本文抜粋:
結論 本件審判の請求は、成り立たない。 
理由 1.手続の経緯・本願発明
本願は、平成11年5月10日に特許出願されたものであって、その請求項1ないし3に係る発明は、平成14年12月9日付け、平成15年5月26日付け及び平成16年9月3日付けの手続補正書によって補正された明細書の記載からみて、その特許請求の範囲の請求項1ないし3に記載された事項により特定されるとおりのものであると認められるところ、請求項1に記載された発明はつぎのとおりである。
「グルコマンナンの水和物ゲルを混和した飼料原材料を加熱して、そのグルコマンナンの水和物ゲルを不可逆的ゲル化することを特徴とする犬猫などの各種ペット及び檻などの囲いの中で飼育する飼育動物用食物繊維性飼料の製造法。」(以下、「本願発明」という。)
2.当審の拒絶理由
一方、当審において平成16年12月1日付けで通知した拒絶の理由の概要は、本願の請求項1ないし3に係る発明は、下記の【参考資料】の項における、参考資料1ないし5を参酌し、
(I) 本願の出願前に頒布された、下記の刊行物1に記載された発明並びに刊行物3及び4に記載された発明に基いて、
(II) 本願の出願前に頒布された、下記の刊行物2に記載された発明並びに刊行物3及び4に記載された発明に基いて、
当業者が容易に発明をすることができたものであるから、特許法第29条第2項の規定により特許を受けることができない、というものである。

練習問題:
a - 審決の抜粋のうち、「結論 本件審判の請求は、成り立たない。」から「以下、「本願発明」という。)」までをそのまま書き写してもらえますか？
b - 審決の抜粋に出てくる日付をすべて挙げると、どれになりますか？

提供データ:
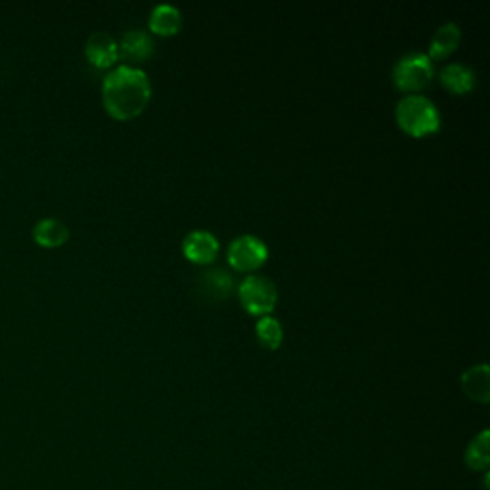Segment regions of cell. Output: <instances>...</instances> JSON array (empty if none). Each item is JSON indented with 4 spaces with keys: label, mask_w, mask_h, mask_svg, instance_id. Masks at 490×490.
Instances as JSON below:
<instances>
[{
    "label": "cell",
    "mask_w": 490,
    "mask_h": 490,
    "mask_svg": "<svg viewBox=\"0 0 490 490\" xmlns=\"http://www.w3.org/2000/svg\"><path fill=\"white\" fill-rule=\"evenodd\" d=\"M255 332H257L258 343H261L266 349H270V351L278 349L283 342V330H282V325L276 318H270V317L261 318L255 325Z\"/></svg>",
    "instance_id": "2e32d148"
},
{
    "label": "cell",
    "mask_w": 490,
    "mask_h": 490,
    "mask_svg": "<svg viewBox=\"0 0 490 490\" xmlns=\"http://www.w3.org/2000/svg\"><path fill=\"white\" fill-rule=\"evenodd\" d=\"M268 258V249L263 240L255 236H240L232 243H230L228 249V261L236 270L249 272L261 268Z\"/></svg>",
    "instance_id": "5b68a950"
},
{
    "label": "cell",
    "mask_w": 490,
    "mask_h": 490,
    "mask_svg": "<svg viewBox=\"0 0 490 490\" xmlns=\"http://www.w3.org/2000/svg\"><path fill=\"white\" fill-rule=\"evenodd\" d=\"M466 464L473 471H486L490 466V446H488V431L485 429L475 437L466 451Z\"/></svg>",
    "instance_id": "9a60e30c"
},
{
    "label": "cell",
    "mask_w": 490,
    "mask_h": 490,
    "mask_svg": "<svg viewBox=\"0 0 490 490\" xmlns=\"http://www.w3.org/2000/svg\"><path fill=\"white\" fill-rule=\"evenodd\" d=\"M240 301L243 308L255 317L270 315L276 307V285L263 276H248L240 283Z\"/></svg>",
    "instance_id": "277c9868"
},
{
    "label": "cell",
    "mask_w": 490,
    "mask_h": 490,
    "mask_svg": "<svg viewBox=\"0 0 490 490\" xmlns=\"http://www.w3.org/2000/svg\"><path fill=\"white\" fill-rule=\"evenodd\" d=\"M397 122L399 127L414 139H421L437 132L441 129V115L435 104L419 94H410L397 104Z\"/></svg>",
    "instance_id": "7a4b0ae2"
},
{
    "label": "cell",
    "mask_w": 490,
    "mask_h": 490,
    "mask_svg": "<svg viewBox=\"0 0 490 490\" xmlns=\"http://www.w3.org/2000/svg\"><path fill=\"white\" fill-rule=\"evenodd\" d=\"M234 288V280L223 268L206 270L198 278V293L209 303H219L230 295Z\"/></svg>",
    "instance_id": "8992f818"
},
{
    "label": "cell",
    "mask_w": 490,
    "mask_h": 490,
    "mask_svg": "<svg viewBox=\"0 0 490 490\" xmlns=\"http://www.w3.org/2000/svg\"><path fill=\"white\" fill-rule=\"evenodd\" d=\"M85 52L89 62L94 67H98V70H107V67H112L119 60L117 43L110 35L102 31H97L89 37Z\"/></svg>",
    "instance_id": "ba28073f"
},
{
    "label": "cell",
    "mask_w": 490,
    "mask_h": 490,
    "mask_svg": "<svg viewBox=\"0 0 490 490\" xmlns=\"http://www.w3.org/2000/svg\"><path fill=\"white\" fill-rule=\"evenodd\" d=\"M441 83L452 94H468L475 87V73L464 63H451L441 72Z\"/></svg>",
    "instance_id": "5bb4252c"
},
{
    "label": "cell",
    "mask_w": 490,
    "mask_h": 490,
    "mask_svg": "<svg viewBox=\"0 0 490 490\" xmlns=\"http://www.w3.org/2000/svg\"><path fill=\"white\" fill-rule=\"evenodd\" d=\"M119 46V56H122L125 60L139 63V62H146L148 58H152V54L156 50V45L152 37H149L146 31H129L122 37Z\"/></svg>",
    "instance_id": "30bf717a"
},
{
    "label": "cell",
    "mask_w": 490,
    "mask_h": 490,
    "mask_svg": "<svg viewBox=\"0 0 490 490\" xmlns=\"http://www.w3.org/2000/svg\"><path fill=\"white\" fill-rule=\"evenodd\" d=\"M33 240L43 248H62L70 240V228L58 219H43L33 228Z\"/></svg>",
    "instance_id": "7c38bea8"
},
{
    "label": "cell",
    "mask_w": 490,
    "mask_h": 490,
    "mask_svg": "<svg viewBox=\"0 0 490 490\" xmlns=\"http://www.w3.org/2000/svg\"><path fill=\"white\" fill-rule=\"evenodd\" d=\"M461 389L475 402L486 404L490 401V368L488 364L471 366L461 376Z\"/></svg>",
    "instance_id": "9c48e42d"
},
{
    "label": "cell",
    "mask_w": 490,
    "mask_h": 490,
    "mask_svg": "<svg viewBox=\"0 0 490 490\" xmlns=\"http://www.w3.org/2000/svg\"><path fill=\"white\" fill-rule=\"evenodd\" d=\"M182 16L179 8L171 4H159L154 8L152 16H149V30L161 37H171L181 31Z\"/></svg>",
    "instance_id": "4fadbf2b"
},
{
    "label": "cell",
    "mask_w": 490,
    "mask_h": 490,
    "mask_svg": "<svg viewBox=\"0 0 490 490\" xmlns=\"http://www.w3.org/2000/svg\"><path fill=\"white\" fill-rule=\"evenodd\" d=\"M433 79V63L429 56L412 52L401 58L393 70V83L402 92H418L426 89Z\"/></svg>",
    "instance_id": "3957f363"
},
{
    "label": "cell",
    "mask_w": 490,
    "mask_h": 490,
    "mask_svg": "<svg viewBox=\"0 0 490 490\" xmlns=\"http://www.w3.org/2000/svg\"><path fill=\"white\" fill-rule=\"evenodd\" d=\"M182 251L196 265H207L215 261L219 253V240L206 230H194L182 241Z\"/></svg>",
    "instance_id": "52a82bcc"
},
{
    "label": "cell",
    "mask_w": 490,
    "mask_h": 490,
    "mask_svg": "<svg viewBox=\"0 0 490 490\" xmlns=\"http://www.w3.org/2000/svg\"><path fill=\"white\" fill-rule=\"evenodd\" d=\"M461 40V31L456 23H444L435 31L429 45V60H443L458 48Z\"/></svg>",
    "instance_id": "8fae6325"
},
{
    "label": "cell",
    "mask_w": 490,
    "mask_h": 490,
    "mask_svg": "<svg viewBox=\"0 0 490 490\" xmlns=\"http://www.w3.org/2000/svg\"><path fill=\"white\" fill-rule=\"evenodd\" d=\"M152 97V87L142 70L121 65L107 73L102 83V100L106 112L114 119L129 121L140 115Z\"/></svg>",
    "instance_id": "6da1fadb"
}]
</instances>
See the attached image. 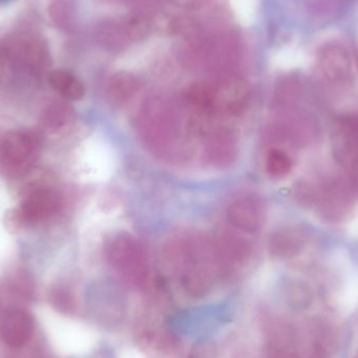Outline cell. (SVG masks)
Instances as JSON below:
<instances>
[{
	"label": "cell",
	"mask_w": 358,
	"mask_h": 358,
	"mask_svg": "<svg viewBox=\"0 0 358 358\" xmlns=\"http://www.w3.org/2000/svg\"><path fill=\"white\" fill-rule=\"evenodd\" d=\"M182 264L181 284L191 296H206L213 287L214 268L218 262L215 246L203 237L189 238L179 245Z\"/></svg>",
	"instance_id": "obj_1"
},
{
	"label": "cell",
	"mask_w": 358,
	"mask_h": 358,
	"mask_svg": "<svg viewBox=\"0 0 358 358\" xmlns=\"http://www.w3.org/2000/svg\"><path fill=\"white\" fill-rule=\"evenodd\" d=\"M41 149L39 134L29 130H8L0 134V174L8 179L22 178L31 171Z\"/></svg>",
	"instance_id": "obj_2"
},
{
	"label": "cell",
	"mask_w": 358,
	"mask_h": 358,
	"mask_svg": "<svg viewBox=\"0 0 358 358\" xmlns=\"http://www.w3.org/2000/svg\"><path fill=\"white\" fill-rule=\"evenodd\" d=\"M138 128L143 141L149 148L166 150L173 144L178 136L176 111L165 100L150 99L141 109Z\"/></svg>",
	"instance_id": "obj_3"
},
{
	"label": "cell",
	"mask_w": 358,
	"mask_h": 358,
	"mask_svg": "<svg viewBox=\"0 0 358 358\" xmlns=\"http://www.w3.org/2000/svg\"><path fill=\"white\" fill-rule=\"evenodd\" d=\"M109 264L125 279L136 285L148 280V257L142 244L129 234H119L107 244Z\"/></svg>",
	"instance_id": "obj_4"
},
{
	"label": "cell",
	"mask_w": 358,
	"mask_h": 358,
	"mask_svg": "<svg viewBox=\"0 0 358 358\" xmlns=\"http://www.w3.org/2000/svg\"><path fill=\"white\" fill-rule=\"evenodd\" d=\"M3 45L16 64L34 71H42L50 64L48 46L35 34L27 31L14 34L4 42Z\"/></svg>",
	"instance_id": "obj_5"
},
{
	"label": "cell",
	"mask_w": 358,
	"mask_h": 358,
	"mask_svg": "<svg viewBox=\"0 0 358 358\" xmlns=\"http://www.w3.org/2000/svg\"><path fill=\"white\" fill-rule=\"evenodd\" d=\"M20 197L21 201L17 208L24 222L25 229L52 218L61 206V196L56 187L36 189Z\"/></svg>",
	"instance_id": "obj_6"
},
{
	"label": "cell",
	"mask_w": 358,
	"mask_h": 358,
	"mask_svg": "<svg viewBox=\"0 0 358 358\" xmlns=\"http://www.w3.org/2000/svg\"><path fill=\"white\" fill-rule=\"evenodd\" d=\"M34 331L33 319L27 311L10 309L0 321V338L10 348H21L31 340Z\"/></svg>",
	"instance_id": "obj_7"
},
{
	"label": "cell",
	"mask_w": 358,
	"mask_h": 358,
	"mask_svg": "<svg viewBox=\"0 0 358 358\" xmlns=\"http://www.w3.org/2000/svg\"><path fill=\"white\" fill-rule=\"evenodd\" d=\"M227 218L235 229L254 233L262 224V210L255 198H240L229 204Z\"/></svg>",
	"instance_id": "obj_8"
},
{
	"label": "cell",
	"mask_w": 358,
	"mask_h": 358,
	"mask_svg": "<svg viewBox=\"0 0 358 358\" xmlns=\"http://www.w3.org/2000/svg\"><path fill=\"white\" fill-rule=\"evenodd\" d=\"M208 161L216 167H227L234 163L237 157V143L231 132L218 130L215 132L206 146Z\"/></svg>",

解答:
a -
結論 本件審判の請求は、成り立たない。 
理由 1.手続の経緯・本願発明
本願は、平成11年5月10日に特許出願されたものであって、その請求項1ないし3に係る発明は、平成14年12月9日付け、平成15年5月26日付け及び平成16年9月3日付けの手続補正書によって補正された明細書の記載からみて、その特許請求の範囲の請求項1ないし3に記載された事項により特定されるとおりのものであると認められるところ、請求項1に記載された発明はつぎのとおりである。
「グルコマンナンの水和物ゲルを混和した飼料原材料を加熱して、そのグルコマンナンの水和物ゲルを不可逆的ゲル化することを特徴とする犬猫などの各種ペット及び檻などの囲いの中で飼育する飼育動物用食物繊維性飼料の製造法。」(以下、「本願発明」という。)

b -
平成11年5月10日
平成14年12月9日
平成15年5月26日
平成16年9月3日
平成16年12月1日